** start of PASSAGE **

The same office is involved in this case, but the distinction between manual and electronic transfer (which the different payee codes indicate) is not built into the model.  This lack of certainty needed to be recognized and dealt with.  It might well be that a policy pattern applies to several payees.  It is also true that some patterns of policy numbers carry more ‘information’ about the payee than others do.  For example a nine digit policy number with no letters or special characters might apply to several carriers as well as numerous payee codes, as in this example:

  7 scores for 921228387  
       
  Code Office Score
  60923 FI INS EXCHANGE 413
  60917 FARMERS INS CO INC 388
  60702 ALLSTATE INS CO 361
  62772 ALLSTATE INS 336
  60705 ALLSTATE INDEMNITY CO 299
  61184 STATE FARM FI & CAS CO 133
  61178 STATE FARM FI & CAS CO 95

 
Here a purely numeric policy leads to more ambiguous results, but it looks as though Farmers’, Allstate, or State Farm are likely candidates.  The operator may find this sort of information helpful or confusing.  Sorting all of this out takes some effort and careful analysis.

It might at first seem daunting to get one’s arms around how to grapple with this sort of problem.  But it merely needed a quite straightforward bit of data mining: 

  1. Make a collection of problem transactions and arrange by policy number and payee code.

  2. Inspect the policy numbers of the high volume exceptions and look for patterns.

  3. Prepare some pattern matching software in prototype to catch the policy patterns.

  4. Attempt to predict the payee code on a set of randomly selected transactions.

  5. Quantify the success rate as a confidence score.

  6. Iterate for optimal effect, with examples selected at random.

 
The resulting model employs simple statistics – percent of the pattern in the transaction population, percent of the payee in the transaction population, and percent of the pattern for the payee – to come up with a predictive score.  All of this goes to a database which is maintained in memory and is instantly available to any transaction.  Here are the two database records which provided the scores for the first example above:

Payee Code: 61074
Name: NATIONWIDE MUT FI INS CO
Score: 486
Regular Expression: [0-9]{4}[^a-z]{2}[0-9]{6}
Min. Length: 12
Max Length: 12
Pattern / Population: 0.021
Pattern / Payee: 0.8
Payee / Population: 0.017

Payee Code: EDINA
Name: NATIONWIDE MUT FI INS CO
Score: 340
Regular Expression: [0-9]{4}[^a-z]{2}[0-9]{6}
Min. Length: 12
Max Length: 12
Pattern / Population: 0.0298
Pattern / Payee: 1
Payee / Population: 0.0045

 
A policy component such as the payee code software is liable to require some handcrafting, but it was not in this case very labor-intensive, considering the potential payoff in improved transaction throughput and accuracy in a hectic and ambiguous work environment.  The prototype in the background of this discussion required about two weeks’ work for a single person.  Even if it had turned up exactly nothing, it might have been worth an investment of that size to discover where not to look further for relief.

** end of PASSAGE **
** start of RECORDS PROVIDED **

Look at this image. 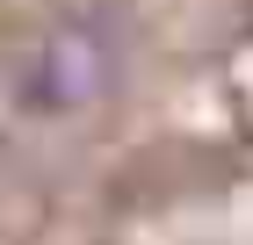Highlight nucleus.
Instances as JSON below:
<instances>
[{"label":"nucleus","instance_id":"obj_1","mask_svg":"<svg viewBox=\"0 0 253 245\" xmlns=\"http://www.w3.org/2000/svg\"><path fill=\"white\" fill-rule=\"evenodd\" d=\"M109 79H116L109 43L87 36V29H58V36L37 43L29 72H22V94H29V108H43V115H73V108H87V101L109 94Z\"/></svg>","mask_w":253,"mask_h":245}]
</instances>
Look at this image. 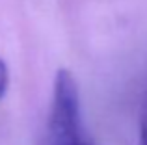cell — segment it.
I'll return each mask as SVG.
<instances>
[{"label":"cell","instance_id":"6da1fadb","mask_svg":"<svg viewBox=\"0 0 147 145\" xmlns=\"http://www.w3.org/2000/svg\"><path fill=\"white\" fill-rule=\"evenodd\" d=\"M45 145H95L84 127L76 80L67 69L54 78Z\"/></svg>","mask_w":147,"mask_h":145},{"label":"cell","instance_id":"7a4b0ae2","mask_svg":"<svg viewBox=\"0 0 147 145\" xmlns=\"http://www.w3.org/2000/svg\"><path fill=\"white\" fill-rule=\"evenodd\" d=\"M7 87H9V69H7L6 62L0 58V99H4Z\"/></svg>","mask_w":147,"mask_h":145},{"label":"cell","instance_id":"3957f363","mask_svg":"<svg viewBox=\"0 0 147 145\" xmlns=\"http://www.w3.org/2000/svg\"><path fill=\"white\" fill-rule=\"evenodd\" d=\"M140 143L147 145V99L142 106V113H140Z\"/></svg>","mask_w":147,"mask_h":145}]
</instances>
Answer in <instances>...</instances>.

** end of RECORDS PROVIDED **

▶ _GIVEN EXERCISE_: According to the payee code passage, how much work did the prototype require?

▶ _THE SOLUTION_: About two weeks' work for a single person.